I am trusting my instincts on what I should eat in order to get back on track rather than following a strict set of calorie limits and I am trusting that what's in the mirror is repulsively enormous.
Doesn't mean I'm not still counting tho.
Today I've had a low cal vegetable curry at 340cals (although I actually didn't finish the rice) and a sugar free red bull which makes 347.5cals.
I actually feel pretty full and bloated right now as I've just eaten but if I purge I'll be hungrier later and then I'll eat more and nobody wants that.
I'm going clubbing tonight with my friend and loads of her friends that I don't know.
I'm not going to enjoy it and I know I'm not.
My limit is 4 drinks, I would say 4 vodkas but we're going to wetherspoons first and we're still drinking our way through the menu.
I've decided to give myself a casual week off weighing myself and just do it on Wednesday. Maybe there is still some hope of being 46 by Christmas?
I doubt it tho.
I've written a last week of term emergency sort your life out plan for myself, and on the first day of next term I am going to start ABC as I know I won't stay on track if I start it when I'm at home. I'm looking at the new term as a fresh start, work-wise as well.
I am however going to fucking behave myself as much as possible over the holidays, I plan to fast on the 23rd and then have 3 'days off' although really this means I am going to try and just eat when I'm hungry and not in excess of that on Christmas Eve, try to restrict for most of Christmas day but allow myself Christmas dinner and then the same thing again the next day at my friend's house and then fast again on the 27th.

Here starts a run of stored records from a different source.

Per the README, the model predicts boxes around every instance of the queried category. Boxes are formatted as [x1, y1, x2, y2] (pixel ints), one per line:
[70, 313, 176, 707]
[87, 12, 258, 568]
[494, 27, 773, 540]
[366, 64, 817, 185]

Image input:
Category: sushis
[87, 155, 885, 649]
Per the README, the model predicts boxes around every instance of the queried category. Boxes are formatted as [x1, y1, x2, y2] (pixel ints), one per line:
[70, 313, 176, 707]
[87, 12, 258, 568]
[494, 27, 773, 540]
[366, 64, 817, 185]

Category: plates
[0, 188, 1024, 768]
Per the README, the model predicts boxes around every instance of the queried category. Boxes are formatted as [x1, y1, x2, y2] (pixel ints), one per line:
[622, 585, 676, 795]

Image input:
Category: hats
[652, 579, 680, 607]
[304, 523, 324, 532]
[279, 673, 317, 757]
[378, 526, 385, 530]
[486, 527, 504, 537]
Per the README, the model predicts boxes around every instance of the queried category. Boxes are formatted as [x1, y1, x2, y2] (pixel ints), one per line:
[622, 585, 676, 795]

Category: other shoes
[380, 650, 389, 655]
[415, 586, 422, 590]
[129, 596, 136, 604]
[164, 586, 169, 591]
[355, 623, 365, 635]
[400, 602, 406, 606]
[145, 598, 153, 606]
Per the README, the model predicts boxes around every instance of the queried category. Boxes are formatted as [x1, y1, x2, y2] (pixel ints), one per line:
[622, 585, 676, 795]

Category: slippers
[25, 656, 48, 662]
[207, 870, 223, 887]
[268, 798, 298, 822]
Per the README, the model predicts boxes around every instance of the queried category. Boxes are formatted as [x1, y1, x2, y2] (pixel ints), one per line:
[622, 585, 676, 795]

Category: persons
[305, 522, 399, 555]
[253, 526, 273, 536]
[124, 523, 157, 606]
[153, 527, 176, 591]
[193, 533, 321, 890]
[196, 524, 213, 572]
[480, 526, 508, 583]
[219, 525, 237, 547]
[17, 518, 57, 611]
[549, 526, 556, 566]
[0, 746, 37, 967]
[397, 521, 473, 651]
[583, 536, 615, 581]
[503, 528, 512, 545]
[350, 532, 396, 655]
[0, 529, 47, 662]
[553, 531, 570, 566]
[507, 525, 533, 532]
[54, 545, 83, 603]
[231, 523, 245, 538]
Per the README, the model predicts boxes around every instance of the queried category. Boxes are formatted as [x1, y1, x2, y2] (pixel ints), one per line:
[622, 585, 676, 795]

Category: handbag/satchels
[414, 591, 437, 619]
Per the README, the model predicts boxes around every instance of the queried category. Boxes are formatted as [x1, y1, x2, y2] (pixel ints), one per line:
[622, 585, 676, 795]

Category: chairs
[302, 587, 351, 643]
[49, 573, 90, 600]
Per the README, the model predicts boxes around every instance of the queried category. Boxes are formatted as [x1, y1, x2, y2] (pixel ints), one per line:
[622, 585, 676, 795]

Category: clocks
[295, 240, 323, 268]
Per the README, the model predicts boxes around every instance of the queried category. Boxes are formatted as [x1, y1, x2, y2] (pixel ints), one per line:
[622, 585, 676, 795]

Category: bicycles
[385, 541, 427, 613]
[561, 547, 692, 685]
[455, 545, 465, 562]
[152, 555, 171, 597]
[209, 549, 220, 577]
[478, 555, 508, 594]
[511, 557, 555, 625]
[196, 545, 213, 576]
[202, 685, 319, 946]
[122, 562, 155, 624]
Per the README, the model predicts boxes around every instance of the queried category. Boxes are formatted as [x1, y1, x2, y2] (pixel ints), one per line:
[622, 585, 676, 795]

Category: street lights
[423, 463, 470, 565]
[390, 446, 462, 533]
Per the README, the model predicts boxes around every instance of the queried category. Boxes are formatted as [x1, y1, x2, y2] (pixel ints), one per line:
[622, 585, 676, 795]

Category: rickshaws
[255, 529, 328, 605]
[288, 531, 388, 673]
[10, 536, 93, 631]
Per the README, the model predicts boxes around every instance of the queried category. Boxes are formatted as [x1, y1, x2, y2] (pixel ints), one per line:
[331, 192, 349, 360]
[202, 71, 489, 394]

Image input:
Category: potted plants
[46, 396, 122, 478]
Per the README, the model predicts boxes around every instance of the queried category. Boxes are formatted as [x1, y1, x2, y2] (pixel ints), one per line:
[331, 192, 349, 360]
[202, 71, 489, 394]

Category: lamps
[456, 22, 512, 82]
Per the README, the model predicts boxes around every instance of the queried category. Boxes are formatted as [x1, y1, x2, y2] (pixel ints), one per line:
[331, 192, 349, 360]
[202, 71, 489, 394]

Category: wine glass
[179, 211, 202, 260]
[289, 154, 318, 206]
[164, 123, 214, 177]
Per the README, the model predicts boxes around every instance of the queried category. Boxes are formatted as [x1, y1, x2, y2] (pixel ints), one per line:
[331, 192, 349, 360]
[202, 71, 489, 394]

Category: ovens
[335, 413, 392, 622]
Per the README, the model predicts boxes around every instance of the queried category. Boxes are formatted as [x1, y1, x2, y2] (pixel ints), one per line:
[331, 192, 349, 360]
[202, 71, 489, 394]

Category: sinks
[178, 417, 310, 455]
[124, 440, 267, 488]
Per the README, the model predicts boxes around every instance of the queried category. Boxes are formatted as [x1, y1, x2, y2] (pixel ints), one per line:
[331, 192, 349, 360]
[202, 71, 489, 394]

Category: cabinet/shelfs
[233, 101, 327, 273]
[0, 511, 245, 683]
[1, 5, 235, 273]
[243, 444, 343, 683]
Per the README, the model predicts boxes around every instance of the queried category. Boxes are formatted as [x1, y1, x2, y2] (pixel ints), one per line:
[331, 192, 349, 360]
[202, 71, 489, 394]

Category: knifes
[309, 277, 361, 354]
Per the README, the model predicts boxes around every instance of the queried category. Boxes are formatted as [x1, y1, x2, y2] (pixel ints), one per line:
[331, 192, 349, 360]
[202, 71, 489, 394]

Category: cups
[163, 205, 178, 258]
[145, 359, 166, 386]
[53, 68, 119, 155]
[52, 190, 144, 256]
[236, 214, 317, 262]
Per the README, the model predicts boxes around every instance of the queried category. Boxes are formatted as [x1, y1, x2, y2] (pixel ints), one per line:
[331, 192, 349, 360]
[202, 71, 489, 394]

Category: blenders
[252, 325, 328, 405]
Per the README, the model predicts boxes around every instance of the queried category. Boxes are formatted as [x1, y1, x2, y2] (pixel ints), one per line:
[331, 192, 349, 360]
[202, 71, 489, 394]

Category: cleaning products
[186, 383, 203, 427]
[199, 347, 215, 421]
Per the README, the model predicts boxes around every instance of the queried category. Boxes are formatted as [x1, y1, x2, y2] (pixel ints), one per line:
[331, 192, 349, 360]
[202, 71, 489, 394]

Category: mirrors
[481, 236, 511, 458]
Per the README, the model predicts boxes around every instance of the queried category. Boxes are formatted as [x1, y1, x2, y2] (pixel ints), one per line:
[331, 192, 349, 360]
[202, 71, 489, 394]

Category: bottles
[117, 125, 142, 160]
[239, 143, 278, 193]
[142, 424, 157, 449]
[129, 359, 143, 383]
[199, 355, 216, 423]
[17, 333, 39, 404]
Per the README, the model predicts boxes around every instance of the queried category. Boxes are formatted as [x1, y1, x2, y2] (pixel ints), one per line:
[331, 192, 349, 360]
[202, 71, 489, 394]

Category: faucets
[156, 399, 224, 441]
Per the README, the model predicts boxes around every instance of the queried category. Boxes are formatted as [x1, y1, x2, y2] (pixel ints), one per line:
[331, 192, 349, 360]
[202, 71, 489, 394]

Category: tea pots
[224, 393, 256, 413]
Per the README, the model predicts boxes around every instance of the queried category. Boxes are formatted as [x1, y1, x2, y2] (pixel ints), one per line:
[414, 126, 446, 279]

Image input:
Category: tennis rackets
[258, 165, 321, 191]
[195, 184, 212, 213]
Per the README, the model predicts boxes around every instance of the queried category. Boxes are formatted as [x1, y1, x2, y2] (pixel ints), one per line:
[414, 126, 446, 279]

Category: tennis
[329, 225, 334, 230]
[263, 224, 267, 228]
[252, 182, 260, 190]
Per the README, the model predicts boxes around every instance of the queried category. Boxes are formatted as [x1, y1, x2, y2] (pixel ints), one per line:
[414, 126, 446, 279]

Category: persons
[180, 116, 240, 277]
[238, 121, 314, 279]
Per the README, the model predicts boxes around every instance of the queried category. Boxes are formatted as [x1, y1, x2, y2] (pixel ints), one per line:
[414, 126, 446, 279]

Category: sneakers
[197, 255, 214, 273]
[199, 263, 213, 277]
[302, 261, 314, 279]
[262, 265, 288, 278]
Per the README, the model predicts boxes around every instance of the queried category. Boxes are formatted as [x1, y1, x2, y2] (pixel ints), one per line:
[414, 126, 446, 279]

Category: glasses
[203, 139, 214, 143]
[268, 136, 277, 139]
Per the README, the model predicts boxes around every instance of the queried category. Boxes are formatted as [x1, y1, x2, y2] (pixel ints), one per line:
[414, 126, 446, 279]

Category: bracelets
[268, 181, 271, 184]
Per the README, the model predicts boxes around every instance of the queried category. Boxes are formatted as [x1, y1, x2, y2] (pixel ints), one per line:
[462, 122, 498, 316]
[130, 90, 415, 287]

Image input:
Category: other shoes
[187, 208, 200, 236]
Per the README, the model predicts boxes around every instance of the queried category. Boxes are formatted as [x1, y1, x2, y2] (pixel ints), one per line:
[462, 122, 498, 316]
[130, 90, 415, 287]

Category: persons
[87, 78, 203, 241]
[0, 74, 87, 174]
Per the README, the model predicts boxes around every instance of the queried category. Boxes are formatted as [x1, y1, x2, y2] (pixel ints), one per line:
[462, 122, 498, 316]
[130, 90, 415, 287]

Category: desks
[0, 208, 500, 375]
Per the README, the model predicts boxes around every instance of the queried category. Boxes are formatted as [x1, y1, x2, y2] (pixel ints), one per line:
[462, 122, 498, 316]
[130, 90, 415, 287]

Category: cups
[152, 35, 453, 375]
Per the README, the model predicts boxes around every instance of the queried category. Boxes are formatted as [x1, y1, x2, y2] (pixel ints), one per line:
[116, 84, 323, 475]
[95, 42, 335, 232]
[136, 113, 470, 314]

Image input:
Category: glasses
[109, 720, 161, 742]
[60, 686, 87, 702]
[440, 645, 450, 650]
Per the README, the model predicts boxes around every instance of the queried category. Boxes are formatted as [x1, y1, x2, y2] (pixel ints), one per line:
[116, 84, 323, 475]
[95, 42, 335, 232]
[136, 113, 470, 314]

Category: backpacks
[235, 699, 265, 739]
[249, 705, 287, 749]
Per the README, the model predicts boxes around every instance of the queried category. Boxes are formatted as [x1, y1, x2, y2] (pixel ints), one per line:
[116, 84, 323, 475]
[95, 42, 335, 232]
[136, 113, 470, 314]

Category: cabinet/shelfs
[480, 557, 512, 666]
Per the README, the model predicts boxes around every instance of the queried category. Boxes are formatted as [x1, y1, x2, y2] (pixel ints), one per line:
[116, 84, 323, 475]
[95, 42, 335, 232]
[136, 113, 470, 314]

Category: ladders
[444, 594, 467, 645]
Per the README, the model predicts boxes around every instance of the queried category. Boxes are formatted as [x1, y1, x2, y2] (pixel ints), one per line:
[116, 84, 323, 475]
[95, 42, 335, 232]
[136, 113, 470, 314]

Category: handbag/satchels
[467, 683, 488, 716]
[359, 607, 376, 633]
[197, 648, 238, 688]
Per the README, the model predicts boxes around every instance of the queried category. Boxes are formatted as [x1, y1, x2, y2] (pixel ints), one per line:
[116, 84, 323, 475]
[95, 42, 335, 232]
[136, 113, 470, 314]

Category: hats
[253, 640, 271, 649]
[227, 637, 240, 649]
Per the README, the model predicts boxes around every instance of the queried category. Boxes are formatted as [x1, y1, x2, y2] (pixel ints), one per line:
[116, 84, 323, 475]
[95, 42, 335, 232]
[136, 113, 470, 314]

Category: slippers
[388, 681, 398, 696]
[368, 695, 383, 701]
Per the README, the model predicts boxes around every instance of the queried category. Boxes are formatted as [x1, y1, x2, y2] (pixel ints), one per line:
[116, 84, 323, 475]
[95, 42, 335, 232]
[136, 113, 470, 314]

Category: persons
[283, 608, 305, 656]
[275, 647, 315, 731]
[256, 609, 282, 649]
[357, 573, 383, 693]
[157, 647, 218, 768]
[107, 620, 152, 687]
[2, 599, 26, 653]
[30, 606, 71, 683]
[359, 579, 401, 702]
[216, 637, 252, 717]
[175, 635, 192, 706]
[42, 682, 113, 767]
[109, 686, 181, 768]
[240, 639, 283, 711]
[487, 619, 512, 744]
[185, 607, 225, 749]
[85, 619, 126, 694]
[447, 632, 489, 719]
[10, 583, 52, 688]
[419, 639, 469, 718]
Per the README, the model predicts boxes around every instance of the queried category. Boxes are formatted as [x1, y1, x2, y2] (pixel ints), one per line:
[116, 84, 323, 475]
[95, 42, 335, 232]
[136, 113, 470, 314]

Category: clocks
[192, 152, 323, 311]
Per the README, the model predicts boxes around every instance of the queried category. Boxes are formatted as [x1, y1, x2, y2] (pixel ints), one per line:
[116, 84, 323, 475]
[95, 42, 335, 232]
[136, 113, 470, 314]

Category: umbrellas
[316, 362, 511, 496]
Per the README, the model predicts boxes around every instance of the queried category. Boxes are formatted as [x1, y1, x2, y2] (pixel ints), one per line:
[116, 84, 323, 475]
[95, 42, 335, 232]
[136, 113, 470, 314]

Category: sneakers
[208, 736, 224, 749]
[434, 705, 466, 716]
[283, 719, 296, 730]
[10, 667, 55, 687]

I think actually just straight up fasting when I'm at home mostly might work better than just eating small amounts? Because once I'm in the kitchen that's the end of it. I'm going to have to learn some control before the holidays. Why is it so hard?
Anyway, that's enough ranting, time for a shower.


I own both those pairs of tights,
wish I looked that skinny in them.
xxx
3 comments:
i bet you look foxy in those tights! those are hot for sure!thanks for all your support, much love
come on, you can be 46 by Christmas, don't say you can't; you know you can do it if you really want, just give it a try :) holidays are really bad season for staying on track, but think of Christmas as a reward for all the good work and all the weight you've lost rather than a punishment... we'll get back to business afterwards!
Stay strong, love.
Lu.
i totally relate with trusting yourself on what you should eat. i'm sure the body knows it well. and it's definitely the problem of staying at home... close to kitchen ... gwaaad that's what always happens to me on week ends. if you have plenty of food 10 meters away it's so hard not to touch it. i wonder if this urge will ever go away. even when i'll be skinny...
and there's plenty of time till christmas, you can loose that kilo!